Le vin de Champagne : dégustation, accords entre les mets et les vins

Dossier : Arts, Lettres et SciencesMagazine N°573 Mars 2002Rédacteur : Laurens DELPECH

Pour bien déguster le cham­pagne, il faut lui don­ner un verre qui per­me­t­tra d’optimiser ses arômes. Le vol­ume et la hau­teur doivent être suff­isants pour laiss­er aux bulles la place d’évoluer et per­me­t­tre à la tem­péra­ture de rester sta­ble le plus longtemps pos­si­ble. Il est impor­tant aus­si que le verre soit suff­isam­ment fin, pour que le con­tact avec les lèvres per­me­tte de max­imiser les sen­sa­tions gus­ta­tives. Il doit enfin être exempt de toute trace de déter­gent, qui tuerait les bulles et la mousse.

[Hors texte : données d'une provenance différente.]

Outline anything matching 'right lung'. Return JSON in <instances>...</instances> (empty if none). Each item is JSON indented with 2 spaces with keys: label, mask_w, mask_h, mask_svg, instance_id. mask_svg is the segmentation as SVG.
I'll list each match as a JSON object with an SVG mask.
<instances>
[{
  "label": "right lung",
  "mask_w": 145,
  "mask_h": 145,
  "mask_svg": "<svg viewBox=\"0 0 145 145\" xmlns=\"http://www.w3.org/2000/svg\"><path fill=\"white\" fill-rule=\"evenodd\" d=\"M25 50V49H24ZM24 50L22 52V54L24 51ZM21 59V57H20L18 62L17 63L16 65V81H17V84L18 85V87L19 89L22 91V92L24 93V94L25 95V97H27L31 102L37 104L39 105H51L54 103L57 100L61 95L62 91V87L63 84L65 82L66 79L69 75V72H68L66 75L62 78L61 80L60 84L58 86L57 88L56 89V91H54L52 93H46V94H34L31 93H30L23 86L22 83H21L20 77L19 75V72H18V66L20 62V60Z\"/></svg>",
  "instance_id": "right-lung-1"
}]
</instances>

Quand il s’agit de rafraîchir le vin, la meilleure solu­tion con­siste à plac­er la bouteille dans un seau à cham­pagne rem­pli d’un mélange d’eau et de glaçon pen­dant env­i­ron une demi-heure. Si on veut que la bouteille rafraîchisse rapi­de­ment, il faut ajouter du gros sel à l’eau et à la glace et utilis­er un seau à vin d’Alsace (plus haut qu’un seau à cham­pagne). Sinon, on peut met­tre la bouteille au réfrigéra­teur au moins qua­tre heures avant de servir, puis, au moment du ser­vice, la plac­er dans un seau à champagne.

Le cham­pagne doit tou­jours être servi frap­pé, car dans les intérieurs con­tem­po­rains, sou­vent trop chauf­fés, il a ten­dance à rapi­de­ment mon­ter en tem­péra­ture dans le verre, s’il est bu lente­ment, ce qui est notam­ment le cas quand il est servi en apéritif.

Ce n’est pas dif­fi­cile d’ouvrir une bouteille de cham­pagne : le gaz fait presque tout le tra­vail… Pour ouvrir la bouteille, il faut enlever la coiffe, desser­rer le muse­let en main­tenant le bou­chon, puis faire tourn­er la bouteille inclinée à 45° en ten­ant fer­me­ment le bou­chon d’une main et la bouteille de l’autre. Quand on sent le bou­chon par­tir, il faut le frein­er pour le dégager douce­ment, à moins que l’on estime fes­tif d’entendre un bruit de détonation…

Déguster le champagne

La dégus­ta­tion est une mobil­i­sa­tion des sens, à com­mencer par celui de la vue : que voyez-vous dans votre verre ? La couleur du liq­uide et son effer­ves­cence sont des élé­ments de juge­ment impor­tants. Les cham­pagnes, en vieil­lis­sant, auront ten­dance à pren­dre des teintes plus rich­es, plus fon­cées, de même un vin prin­ci­pale­ment issu de cépages noirs aura des reflets gris, voire rosés.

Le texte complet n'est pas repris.